# Lookin for some brutal honesty



## thelittlewhimsy (Jan 17, 2012)

Greetings All!

I'm new to this forum, but not to photography. I put the camera down for a long time, but I've recently gotten my love of the camera back! I took these photos during a rare moment of peace with my little one, and I was hoping for some brutal honest feedback- I can handle it! What can I do better? I appreciate any and all feedback!


----------



## dxqcanada (Jan 17, 2012)

Hmm, I do not have much to say to improve the images ... except the brown tone, as I prefer a more B&W tonality.
The background on the last image is interfering, especially on the left.
You did very well in capturing the moment.


----------



## thelittlewhimsy (Jan 17, 2012)

dxqcanada said:


> Hmm, I do not have much to say to improve the images ... except the brown tone, as I prefer a more B&W tonality.
> The background on the last image is interfering, especially on the left.
> You did very well in capturing the moment.

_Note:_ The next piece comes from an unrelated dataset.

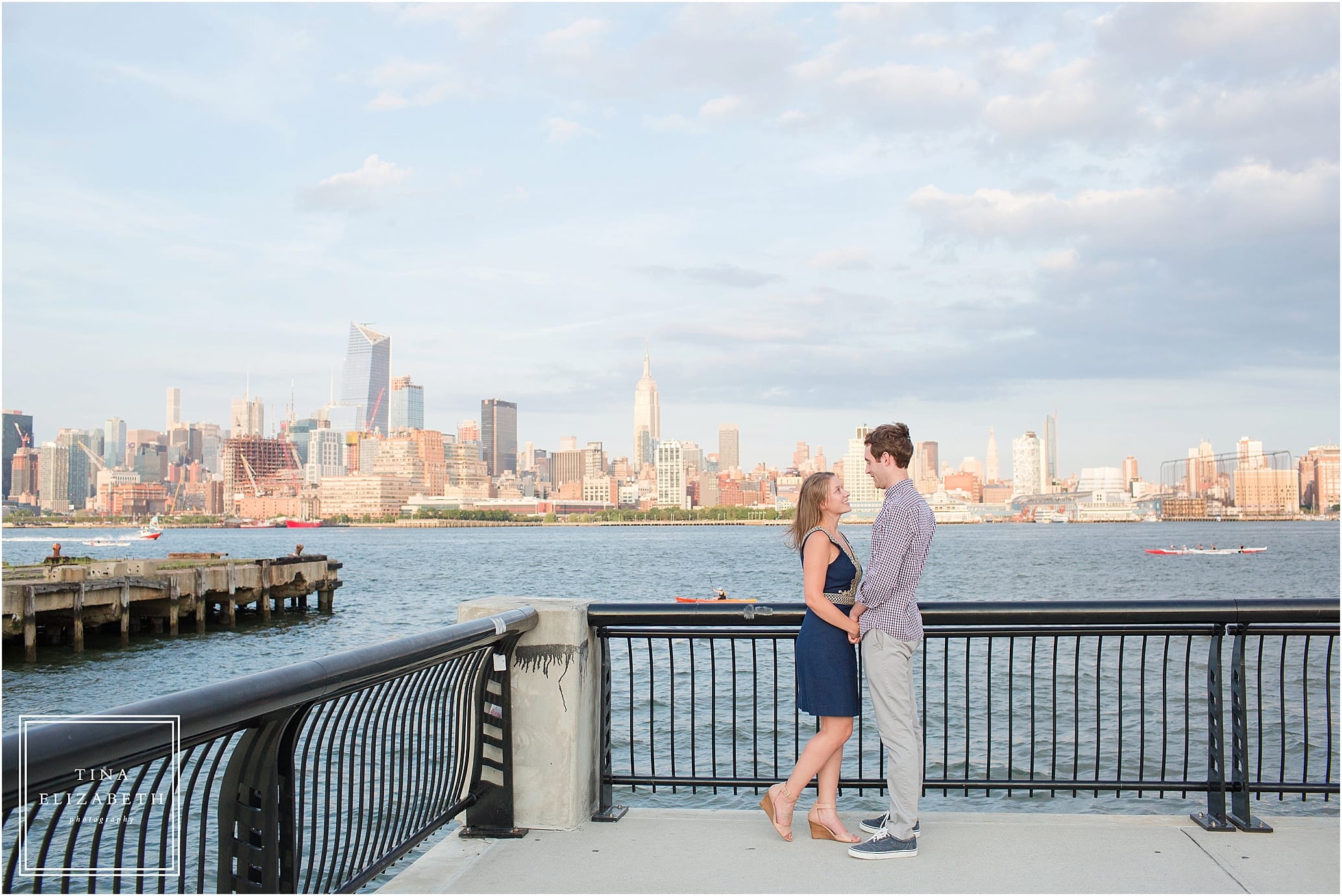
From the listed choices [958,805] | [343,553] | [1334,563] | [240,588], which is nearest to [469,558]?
[343,553]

Thanks for the feedback, much appreciated! Totally agree with the background interference- probably could have composed it differently- something to work on   I was also having doubts about the brightness, are the pictures too dark? Are they bright enough?

I connect to them, but I find myself doubting whether they are done well from a technical perspective.


----------



## dxqcanada (Jan 17, 2012)

The exposure is good. 
You have both the darks and the lights ... with details in both.


----------



## Derrel (Jan 17, 2012)

I think the contrast is a bit too high in the top photo; his cheek on the window side is blown out and his shirt front is really inky and dark. The upper right quadrant on the second one is quite "hot" as well...it just fades to white. The bottom picture could benefit from a bit of lightening on his face and eyes...I would probably do it by using the Dodge tool, maybe a 20 pixel diameter, soft-edged brush, and just dodge his face and eyes a bit.

The sepia tone--I like it, quite a bit. I love that tone! I like these types of quiet, unposed kid pictures,and when my son was his age, I shot quite a few images of times like this. THey might not mean much to "other people", but as family photos, these types of shots grow more and more valuable with each passing year.


----------



## manaheim (Jan 17, 2012)

I saw them each and thought "Nice moment, nice emotion, nice exposure, nice treatment".  Given that these aren't of MY kid and I still "felt" them, I can only imagine how special they are to you.  Very nice, if you ask me.


----------



## thelittlewhimsy (Jan 17, 2012)

Derrel said:


> I think the contrast is a bit too high in the top photo; his cheek on the window side is blown out and his shirt front is really inky and dark. The upper right quadrant on the second one is quite "hot" as well...it just fades to white. The bottom picture could benefit from a bit of lightening on his face and eyes...I would probably do it by using the Dodge tool, maybe a 20 pixel diameter, soft-edged brush, and just dodge his face and eyes a bit.
> 
> The sepia tone--I like it, quite a bit. I love that tone! I like these types of quiet, unposed kid pictures,and when my son was his age, I shot quite a few images of times like this. THey might not mean much to "other people", but as family photos, these types of shots grow more and more valuable with each passing year.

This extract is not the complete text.